Adequate water, fertilizer, and fumigant management in plasticulture production systems requires an understanding of water movement in mulched beds. Soluble blue dye and controlled irrigation conditions were used to visualize the wetting pattern of several common drip tapes on three Florida sandy soils. On an Orangeburn fine sandy loam near Quincy, Fla., the wetted zone reached the 10-inch-deep impermeable layer between 60 and 120 gal/100 ft (2 to 4 hours at 30 gal/100 ft per hour; 12-inch emitter spacing). With greater irrigation volumes, lateral water movement occurred. On a 15-ft deep Lakeland fine sandy soil near Live Oak, Fla., increasing irrigation volume from 24 to 192 gal/100 ft (1 to 8 hours at 24 gal/ hour per 100 ft; 12-inch emitter spacing) significantly increased depth (D), width (W), and emitter-to-emitter coverage (L) of the water front. The wetting front passed the bottom of the root depth (12 inches) after an irrigation volume of approximately 72 gal/100 ft (3 hours).

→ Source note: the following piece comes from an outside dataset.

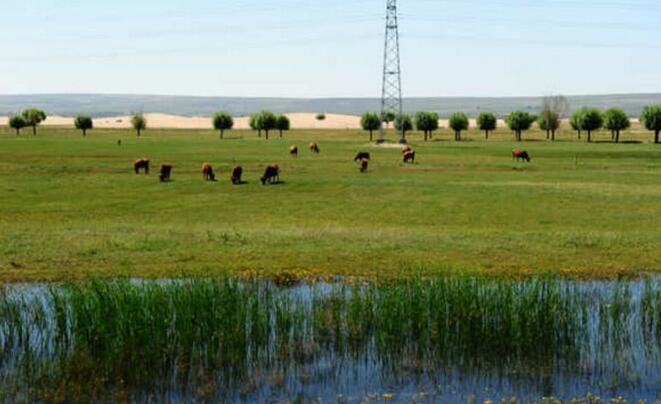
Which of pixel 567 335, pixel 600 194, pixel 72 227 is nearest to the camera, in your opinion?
pixel 567 335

After 8 hours, W did not exceed 15 inches. Complete emitter-to-emitter coverage was reached after approximately 3-hours irrigation (72 gal/100 ft). Therefore, the highest volume of irrigation water that can be applied in this soil type when no leaching is expected is 72 gal/100 ft (3 hours). On a Boca sand soil with a spodic layer at the 18 inch depth in Hendry County, Fla., the water front reached the impermeable layer after 96 gal/100 ft (4 hours at 24 gal/hour per 100 ft; 18-inch emitter spacing). Lateral, then upwards vertical movement occurred with greater irrigation volumes. In Live Oak, W did not exceed 30% of the bed width, confirming that complete wetting of 32-inch-wide beds cannot be achieved with a single drip tape. The presence of an impermeable layer in Quincy and LaBelle would allow for greater W once the entire profile has been wetted. Using the drip line to deliver fumigants may impact preplant fertilizer movement, thereby requiring an adjustment of the fertility program.